"Wiener Zeitung": Welche Lehren ziehen Sie aus der sogenannten Cambridge Analytica/Facebook-Affäre - es ist bekannt geworden, dass die Firma Cambridge Analytica Daten von rund 50 Millionen Facebook-Usern abgeschöpft hat?

Alexander Klimburg: Für mich steht fest, dass man die Datenschutzregeln neu konzipieren muss. Wobei ich nicht im Camp jener super-strikten Datenschützer bin, die der Überzeugung sind, dass man Datenströme möglichst streng kontrollieren und regulieren muss. Denn das hätte zur Folge, dass man in Zukunft für Facebook, Twitter, Google und viele Gratis-Services bezahlen muss.
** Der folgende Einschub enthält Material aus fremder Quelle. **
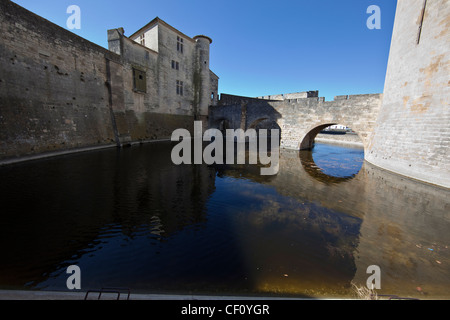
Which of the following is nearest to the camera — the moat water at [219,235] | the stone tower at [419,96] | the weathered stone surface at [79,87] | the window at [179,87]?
the moat water at [219,235]

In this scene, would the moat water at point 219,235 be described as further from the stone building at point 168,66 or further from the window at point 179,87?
the window at point 179,87

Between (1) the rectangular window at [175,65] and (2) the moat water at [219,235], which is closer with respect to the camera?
(2) the moat water at [219,235]

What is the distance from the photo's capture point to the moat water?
3.31m

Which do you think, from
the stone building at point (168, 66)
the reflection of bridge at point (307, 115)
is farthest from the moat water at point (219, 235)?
the stone building at point (168, 66)

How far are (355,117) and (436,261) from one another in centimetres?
1452

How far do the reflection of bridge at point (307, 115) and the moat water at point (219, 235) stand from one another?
27.4 feet

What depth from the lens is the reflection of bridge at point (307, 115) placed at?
15.3m

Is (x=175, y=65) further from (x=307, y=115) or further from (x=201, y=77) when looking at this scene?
(x=307, y=115)

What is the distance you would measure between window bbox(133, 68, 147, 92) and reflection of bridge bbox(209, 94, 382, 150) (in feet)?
35.9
Gleichzeitig bin ich aber auch nicht der Meinung, dass alle Daten völlig frei verfügbar sein sollen, so wie das einige in Silicon Valley gerne hätten.

Wird die Europäische Datenschutz-Grundverordnung, die am 25. Mai in Kraft tritt, Verbesserungen bringen?
Ja, natürlich. Aber nichts im Leben ist perfekt: Denn es wird etwa betont, dass diese Verordnung dem Benutzer mehr Kontrolle über seine Daten gibt. Gleichzeitig ist es für den Benutzer aber sehr schwierig, das Sammeln und die Verwertung dieser Daten zu kontrollieren. Da sind einige Experten der Meinung, dass diese Datenschutz-Grundverordnung in diesen Bereichen immer noch nicht weit genug geht. Zudem gibt es eine Reihe problematischer Aspekte: Zum einen wird es in Zukunft schwieriger sein, nachzusehen, wer hinter einer bestimmten Website steckt. Gleichzeitig, darauf hat etwa Facebook-Sicherheitschef Alex Stamos hingewiesen, könnte nach einer Interpretation der EU-Datenschutz-Grundverordnung verlangt werden, dass Unternehmen wie Google oder Facebook gewisse Algorithmen offenlegen. Wenn man das aber tut, dann würde man etwa der Internet Research Agency in St. Petersburg enthüllen, auf welchem Weg man dahinter gekommen ist, dass diese russische Stelle etwa Facebook-Dienstleistungen missbraucht hat. Das käme, so Stamos, einer einseitigen Abrüstung im Cyber-Bereich gleich.
Was kann die EU eigentlich unternehmen? Im IT-Bereich sind die Europäer ja abgeschlagen.
Man sollte die Möglichkeiten der EU nicht unterschätzen, die Union ist ein enorm wichtiger Markt. Interessant ist, dass Facebook ja stets Konflikte mit der EU vermeiden wollte - anders als etwa Microsoft in den 1990er Jahren oder Google vor ein paar Jahren. Wir müssen uns freilich auch die Frage stellen, warum es in den USA so viel mehr Internet-Start-ups gibt als in Europa. Ich würde mir wünschen, dass wir uns nicht nur um die Regulierung der Konsumsseite kümmern, sondern auch einen Innovationsansatz verfolgen. Es muss einen Mittelweg zwischen drei Interessen - jenen der Wirtschaft, der Datenschützer und der Konsumenten geben.